Shortly before the end of their first session, she frowned and said, "Tell me more about the pain in your abdomen."
"Well, it has no pattern that I can see, it's not brought on by any food or—"
"Stress? Anxiety?"
"Maybe, but I'm not sure."
"Tell me again what it feels like."
"Like...like a claw scraping me inside."
"Picture the claw in your mind and describe it to me."
"It...it has long, bony fingers...knobby joints...coarse, leathery skin and...and..." He stopped, afraid that talking about it would stir it up, bring it to life. "Razor-sharp talons are growing out of the ends of its fingers."
"Is it always there?"
"Well, it's like it...curls up in a ball and just...waits."
"For what?"
"I don't know."
"What is
it trying to do, Roger?"
"Well, it...Jesus, this sounds crazy."
"Go on. Don't worry about how it sounds."
"Sometimes it feels like it's...trying to get out. Like it wants to tear right through my belly and...get out."
He saw Laurie again that week and she continued asking him about the pain. After searching his face for a long, thoughtful moment, she said, "What is it about yourself that you're afraid of, Roger?"
"I'm sorry?"
"Look at the way you're sitting. Arms folded in your lap, hunched forward, like you're covering something up. Or...holding something in."
"I don't understand."
"What do your Adventist friends think of you now, Roger?"
"They think I'm...evil. That I'm some kind of monster."
"Do you agree?"
"Of course not."
"But Roger, you were raised to believe that all of the things you enjoyed and were interested in were bad. That you were bad. You said that whenever visitors came to your house, the first thing your mother did—before she even knew who was at the door—was run to your bedroom and close the door so no one could see the posters on your walls or the books on your shelves. You've been taught that the work you're doing now is wrong. Very wrong. All of this was pounded in your head from the time you were a baby. Aren't you just a little afraid that maybe the Adventists are right?"
He did not respond.
"I'm not saying they are.
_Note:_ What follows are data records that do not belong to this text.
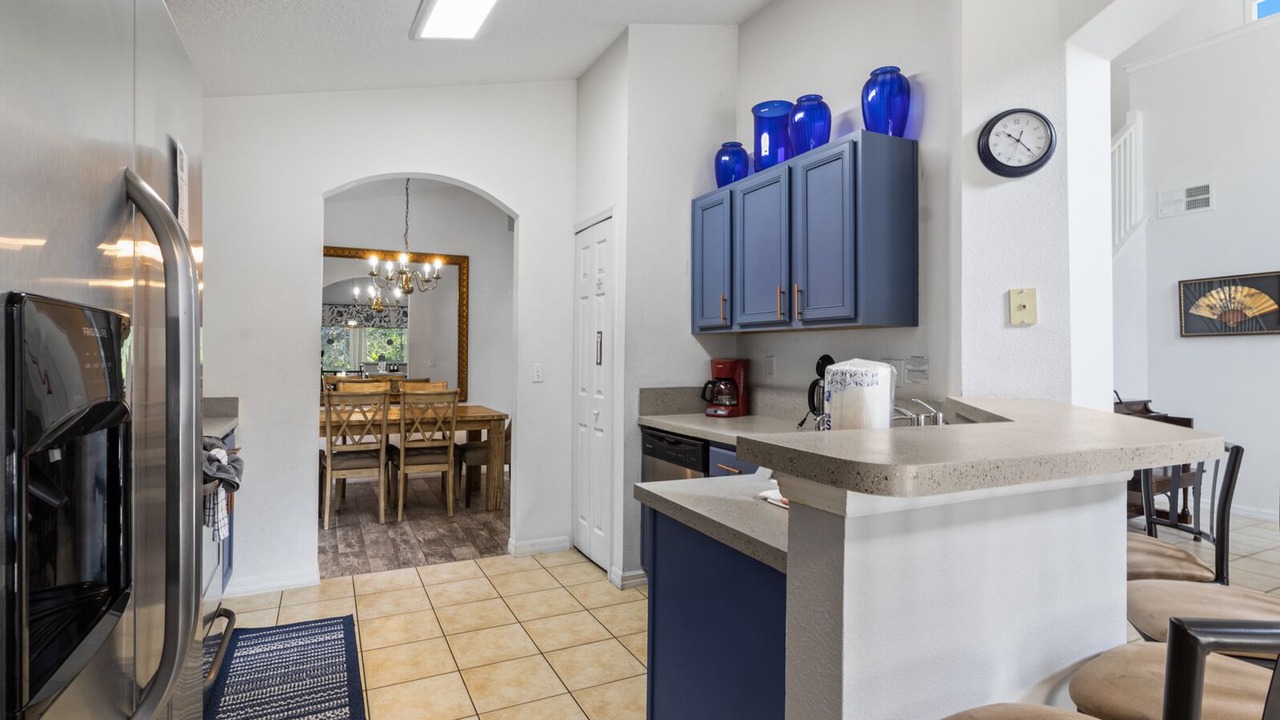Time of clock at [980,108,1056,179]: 10:23
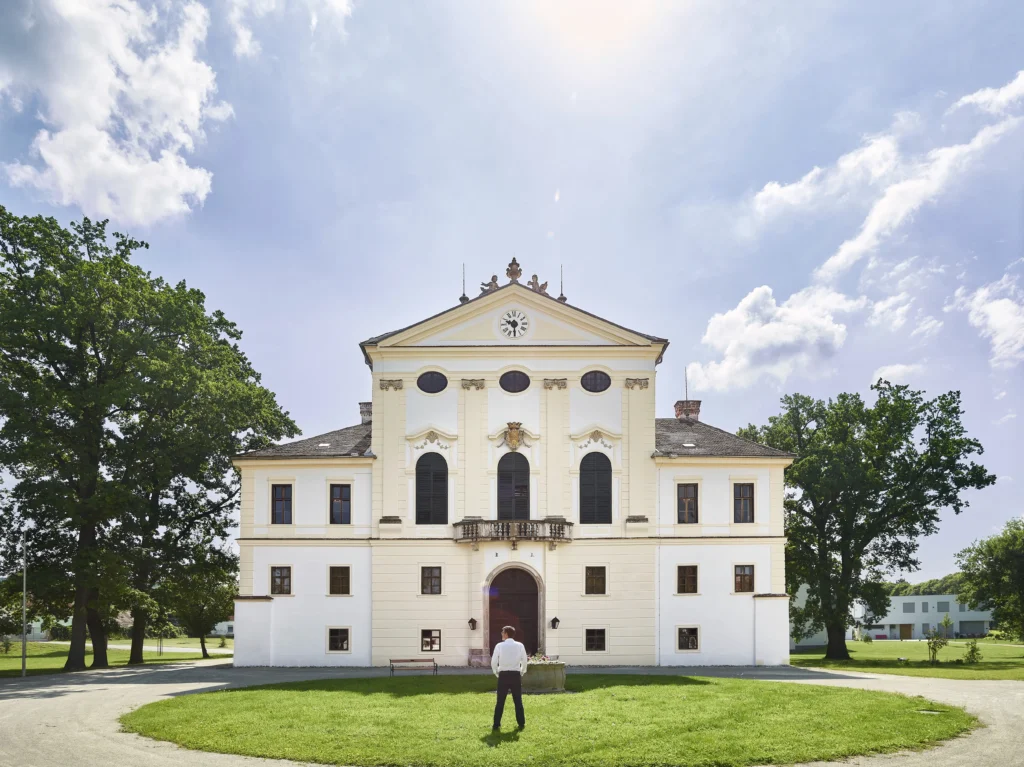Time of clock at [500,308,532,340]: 9:30
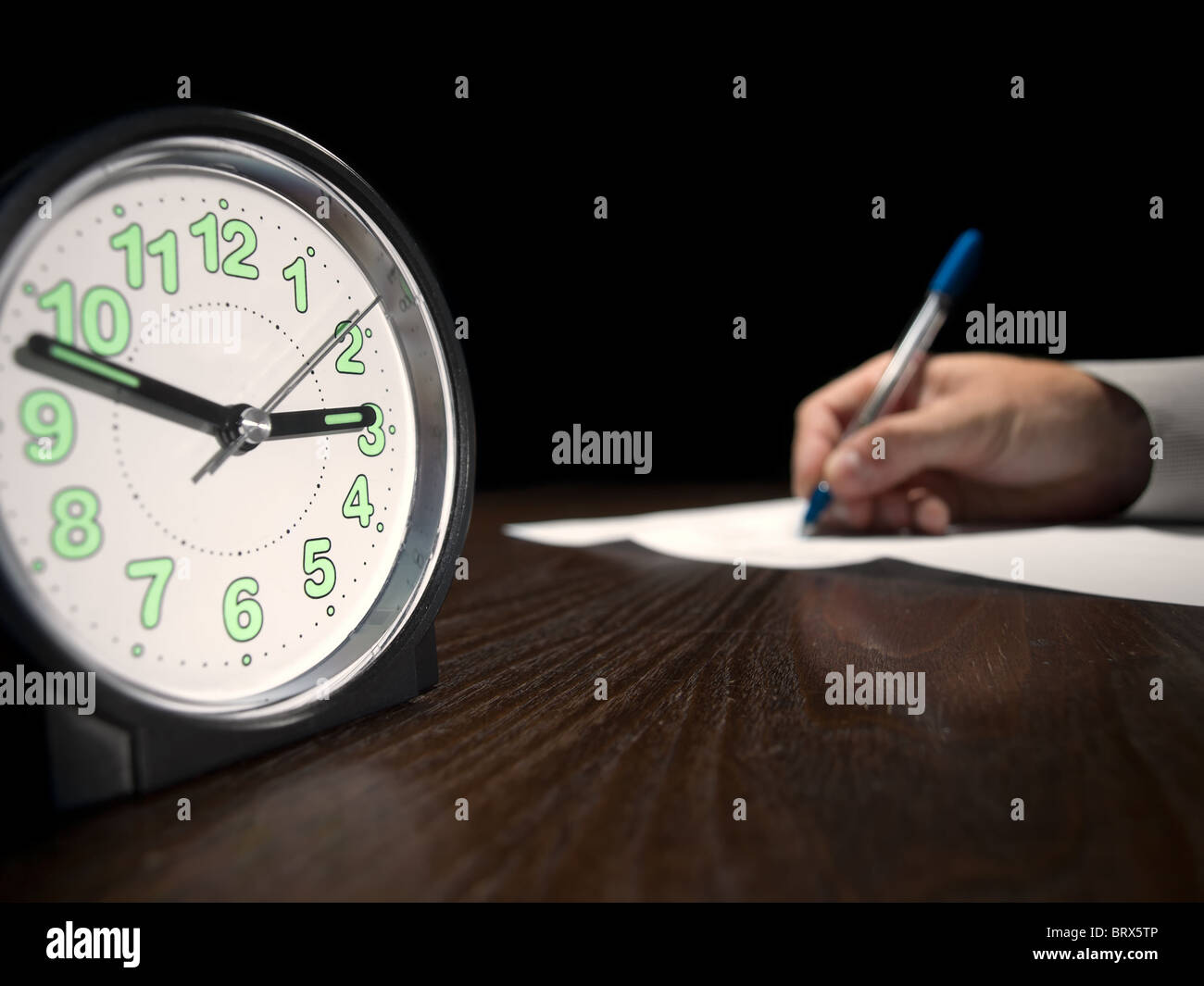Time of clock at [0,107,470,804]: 2:48
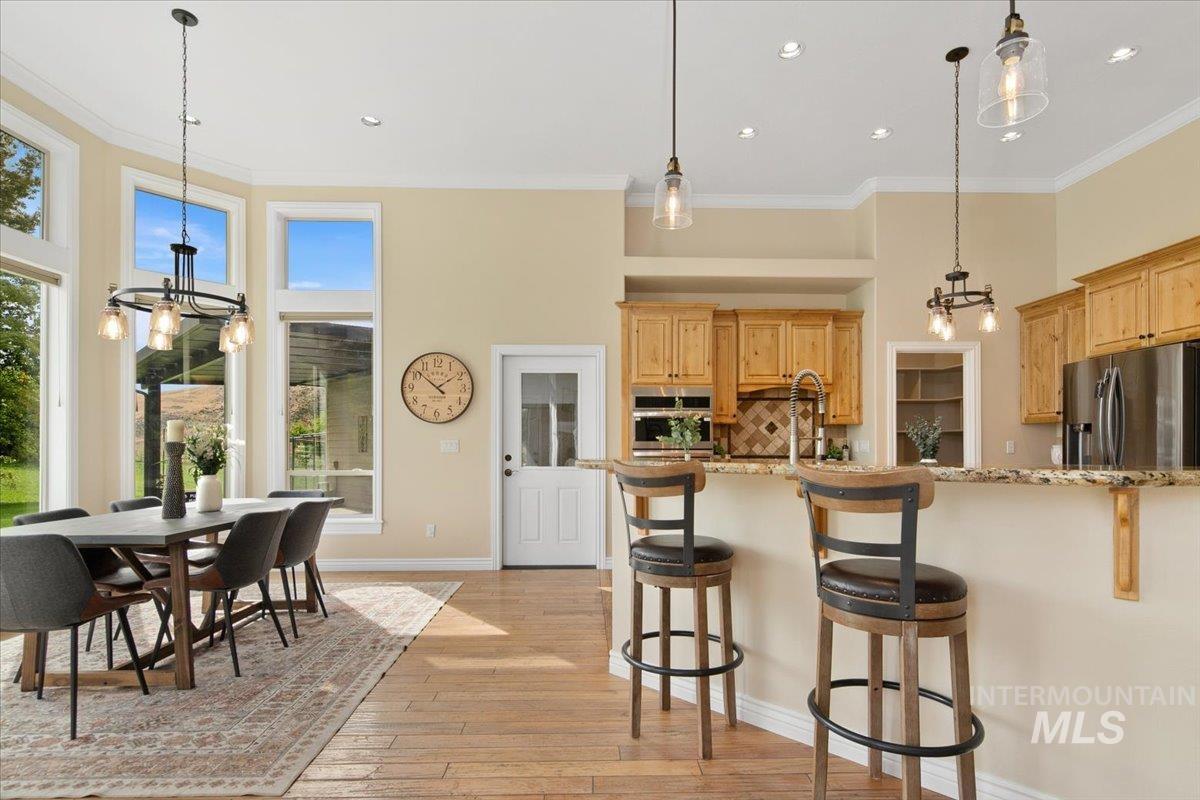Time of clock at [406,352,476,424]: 1:51
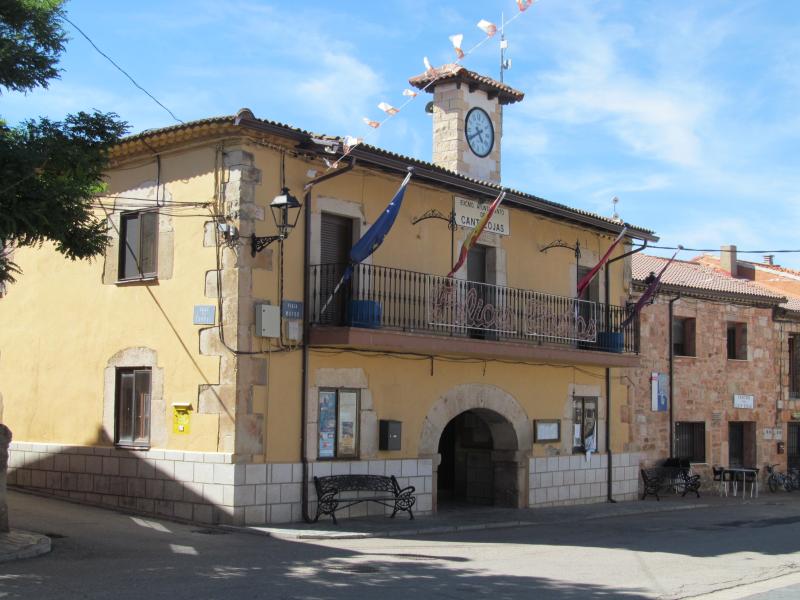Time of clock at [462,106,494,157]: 4:40
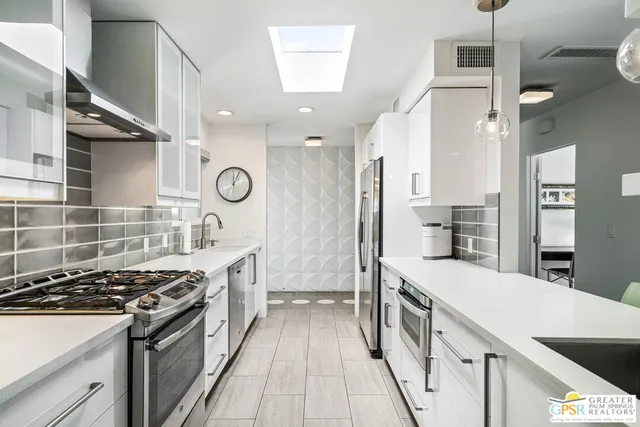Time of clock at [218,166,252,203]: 12:04
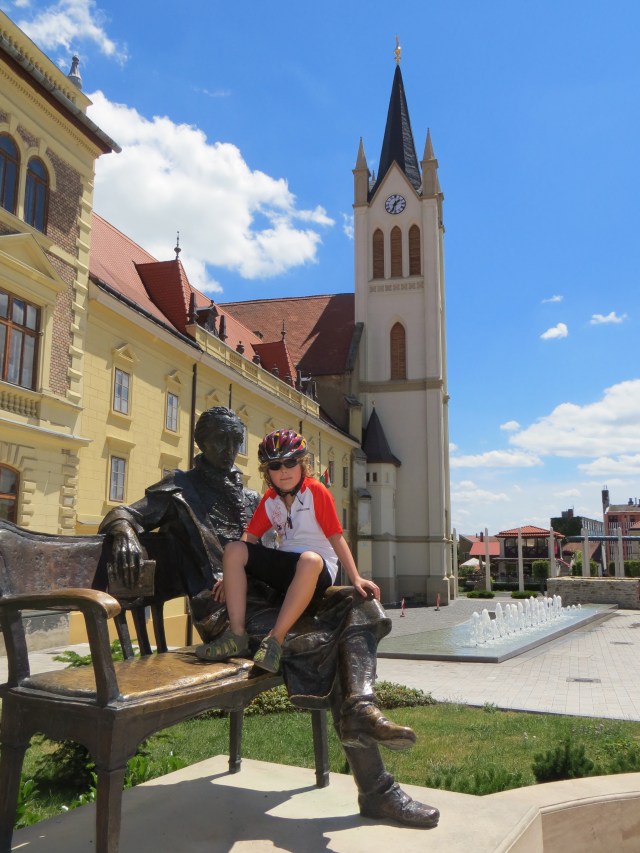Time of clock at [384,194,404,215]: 1:33
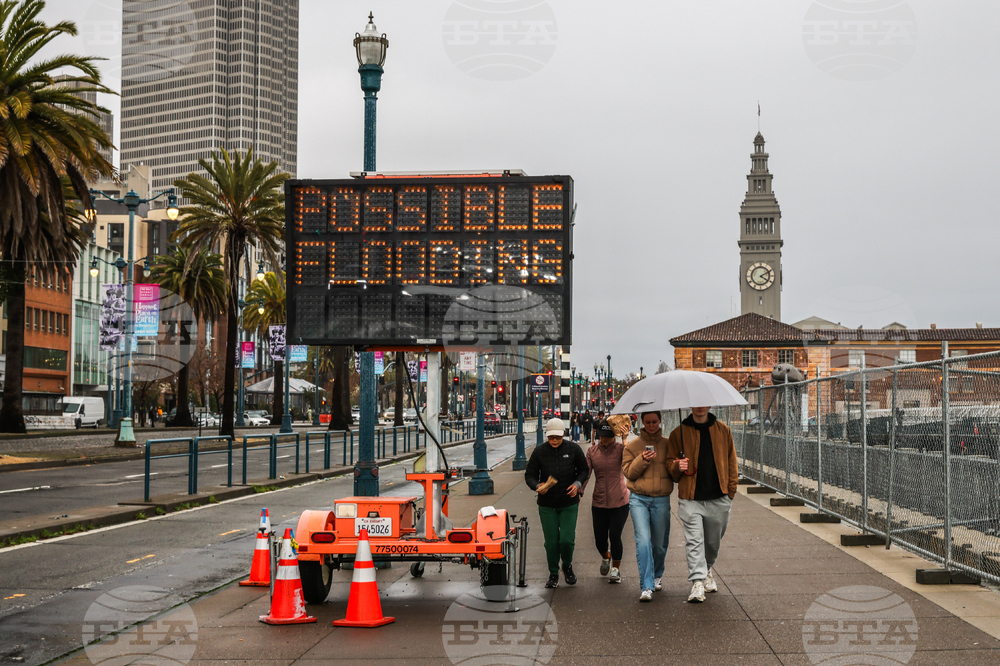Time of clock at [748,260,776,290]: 4:10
But you can't just throw away almost two decades of indoctrination, of being taught what they say is right and wrong. Especially when you've still got people telling you how evil you are. You know what I want to do here, Roger? I want to help convince you that what's inside of you—the real Roger Carlton—is not an evil, clawed monster. Because I don't think you know that yet."
She assured him he would not see instant results, that it would take some time, and that he should be patient and realistic. But patience did not come easily for Roger. He wanted whatever was wrong with him to go away immediately so he could be the person he had always wanted to be right away. That person continued to remain out of reach. Roger was not even sure who knew who that person was.